The survey of 110 firms, of which 55 were retailers, showed that sales volumes rose for the first time in five months, likely supported by the later timing of Easter this year. Indeed, sales remained above average for the time of year. Orders placed on suppliers also grew and are expected to pick up further in the month ahead, with sales volumes also set to see somewhat faster growth.
However, while growth in online sales improved slightly, it remained far below its long-run average.
The picture for sub-sectors within retailing was mixed. Grocers and other normal goods (e.g. jewellery, flowers) were the two primary drivers being this month’s sales growth. But while grocers returned to growth this month, after seeing broadly flat sales in March, the rise in volumes was still below the long-run average. Furthermore, other sectors fared worse, with sales falling notably in clothing and department stores.
Elsewhere, wholesalers reported their weakest growth since June, with a decline in sales expected in the year to May – if realised, this would mark the fastest fall in six years. Motor traders also saw a return to growth in sales volumes, but expect a small fall next month. The survey showed further signs of stockpiling, with motor traders’ stocks relative to expected demand rising to their highest since December 2008.
Stockpiling is likely to have supported economic growth in early 2019 as a whole. However, as flagged by business surveys, underlying conditions remain more subdued, as Brexit uncertainty and slower global growth bites further on activity. For more detail on our view of the outlook, see our latest economic forecast.
Rain Newton-Smith, CBI Chief Economist, said: “It’s encouraging to see retailers with more of a spring in their step than in recent months. The recent pick up in real wages is a welcome support to the sector, making the pound in people’s pockets stretch that bit further.
“However, this month’s sales growth will have been distorted by the later timing of Easter, and falling sales in clothing and department stores underline how challenging underlying conditions remain.
“The Brexit extension means an economic crisis has been avoided, for now. However, uncertainty continues to drag on consumer confidence, and many retailers report an impact on their sales.
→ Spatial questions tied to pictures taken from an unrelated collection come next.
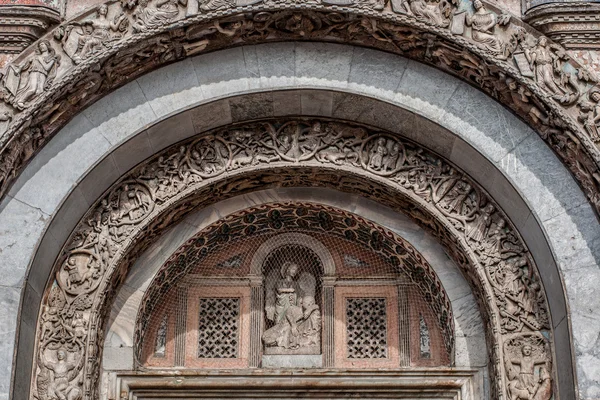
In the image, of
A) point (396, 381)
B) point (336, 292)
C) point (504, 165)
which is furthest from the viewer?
point (336, 292)

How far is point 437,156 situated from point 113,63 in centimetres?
355

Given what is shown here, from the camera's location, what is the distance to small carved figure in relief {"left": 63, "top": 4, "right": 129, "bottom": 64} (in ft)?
34.7

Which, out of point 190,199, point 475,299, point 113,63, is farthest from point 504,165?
point 113,63

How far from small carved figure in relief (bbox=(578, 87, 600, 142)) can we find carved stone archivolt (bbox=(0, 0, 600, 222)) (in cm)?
2

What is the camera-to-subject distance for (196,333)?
12125 millimetres

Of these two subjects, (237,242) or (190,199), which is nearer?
(190,199)

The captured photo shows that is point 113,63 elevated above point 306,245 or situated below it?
above

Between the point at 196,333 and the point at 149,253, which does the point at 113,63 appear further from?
the point at 196,333

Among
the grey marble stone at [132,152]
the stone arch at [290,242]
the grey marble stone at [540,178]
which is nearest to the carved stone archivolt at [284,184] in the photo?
the grey marble stone at [132,152]

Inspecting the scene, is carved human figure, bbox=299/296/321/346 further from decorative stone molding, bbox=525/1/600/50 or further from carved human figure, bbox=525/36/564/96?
decorative stone molding, bbox=525/1/600/50

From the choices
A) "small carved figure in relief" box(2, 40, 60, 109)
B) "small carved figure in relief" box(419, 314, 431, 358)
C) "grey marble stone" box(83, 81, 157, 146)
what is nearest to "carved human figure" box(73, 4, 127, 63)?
"small carved figure in relief" box(2, 40, 60, 109)

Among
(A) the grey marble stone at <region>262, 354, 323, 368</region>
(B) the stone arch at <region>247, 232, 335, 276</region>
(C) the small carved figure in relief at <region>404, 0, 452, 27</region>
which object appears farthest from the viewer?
(B) the stone arch at <region>247, 232, 335, 276</region>

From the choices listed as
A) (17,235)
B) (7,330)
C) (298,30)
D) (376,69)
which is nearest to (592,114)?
(376,69)

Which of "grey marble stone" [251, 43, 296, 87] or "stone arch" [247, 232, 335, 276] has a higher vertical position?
"grey marble stone" [251, 43, 296, 87]
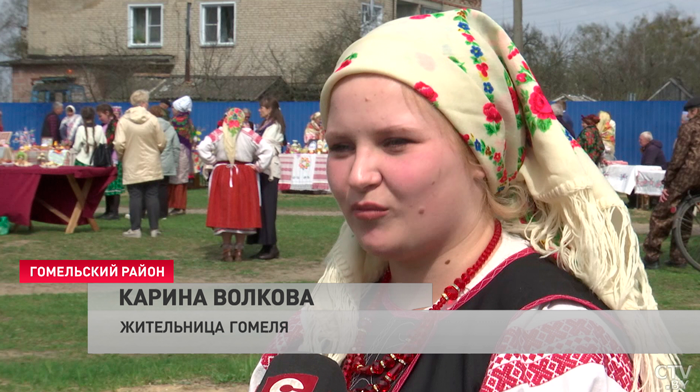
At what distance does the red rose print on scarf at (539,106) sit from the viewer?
1696 millimetres

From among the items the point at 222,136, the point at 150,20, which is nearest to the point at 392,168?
the point at 222,136

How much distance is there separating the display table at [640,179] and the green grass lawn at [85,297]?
4.46 meters

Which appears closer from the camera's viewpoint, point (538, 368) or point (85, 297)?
point (538, 368)

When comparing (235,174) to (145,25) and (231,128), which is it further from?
(145,25)

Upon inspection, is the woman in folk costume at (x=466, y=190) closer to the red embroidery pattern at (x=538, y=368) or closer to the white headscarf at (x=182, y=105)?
the red embroidery pattern at (x=538, y=368)

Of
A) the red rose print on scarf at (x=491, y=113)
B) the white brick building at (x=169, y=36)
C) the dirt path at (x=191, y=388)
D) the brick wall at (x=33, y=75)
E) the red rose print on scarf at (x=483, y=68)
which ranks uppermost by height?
the white brick building at (x=169, y=36)

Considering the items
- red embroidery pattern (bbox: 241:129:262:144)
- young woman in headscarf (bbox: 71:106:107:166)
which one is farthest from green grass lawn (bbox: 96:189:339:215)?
red embroidery pattern (bbox: 241:129:262:144)

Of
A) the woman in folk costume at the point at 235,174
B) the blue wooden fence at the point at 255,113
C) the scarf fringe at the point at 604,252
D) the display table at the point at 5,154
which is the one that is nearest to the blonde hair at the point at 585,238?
the scarf fringe at the point at 604,252

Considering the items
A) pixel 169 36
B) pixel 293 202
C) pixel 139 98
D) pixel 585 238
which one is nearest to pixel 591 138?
pixel 139 98

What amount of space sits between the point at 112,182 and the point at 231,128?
5227 millimetres

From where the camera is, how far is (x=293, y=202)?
709 inches

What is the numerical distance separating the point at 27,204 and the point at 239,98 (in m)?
21.8

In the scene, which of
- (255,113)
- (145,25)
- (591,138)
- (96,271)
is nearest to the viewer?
(96,271)

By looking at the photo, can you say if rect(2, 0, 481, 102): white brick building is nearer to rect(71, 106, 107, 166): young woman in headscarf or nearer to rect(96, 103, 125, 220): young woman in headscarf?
rect(96, 103, 125, 220): young woman in headscarf
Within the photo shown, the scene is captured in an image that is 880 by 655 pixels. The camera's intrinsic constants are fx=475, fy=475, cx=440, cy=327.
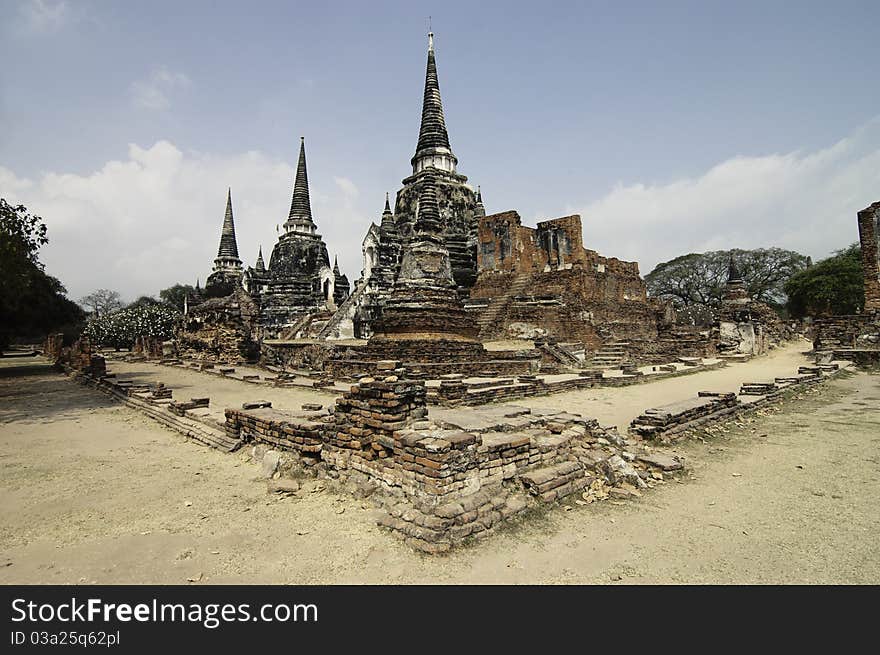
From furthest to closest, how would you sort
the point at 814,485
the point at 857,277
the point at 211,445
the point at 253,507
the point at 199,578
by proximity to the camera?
1. the point at 857,277
2. the point at 211,445
3. the point at 814,485
4. the point at 253,507
5. the point at 199,578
Politicians now owe it to the country – its businesses and people – to come together in a total spirit of compromise, setting aside all party political lines, and agree a way forward to avoid a no deal Brexit.”
Key findings
Retailers:
- 49% of retailers said that sales volumes were up in April on a year ago, whilst 36% said they were down, giving a balance of +13%. This was broadly in line with expectations (+15%)
- 38% of respondents expect sales volumes to increase next month, whilst 15% expect a decrease, giving a balance of +23%
- 46% of retailers placed more orders with suppliers than they did a year ago, whilst 33% placed fewer orders, giving a balance of +13%. This exceeded expectations (+6%)
- 35% of retailers reported that their volume of sales for the time of year were good, whilst 25% said they were poor, giving a balance of +10%
- Internet sales growth picked up slightly (+28%) on the previous month (+21), but remained well below the long-run average (+47%). Internet sales growth is expected to pick up only marginally further in the year to May (+32)
Wholesalers:
- 30% of wholesalers reported sales volumes to be up on last year, and 27% said they were down, giving a rounded balance of +4%. Volumes are expected to fall next month (-22%)
- Orders placed upon suppliers fell (-10%), and a faster decline is expected in the year to May (-28%).
Motor traders:
- 33% of motor traders reported sales volumes were up on a year ago, whilst 22% said they were down, giving a balance of +11%. Volumes are expected to fall slightly next month (-5%).
- Motor traders’ stocks rose much further relative to expected demand (+61), and are now at their highest since December 2008.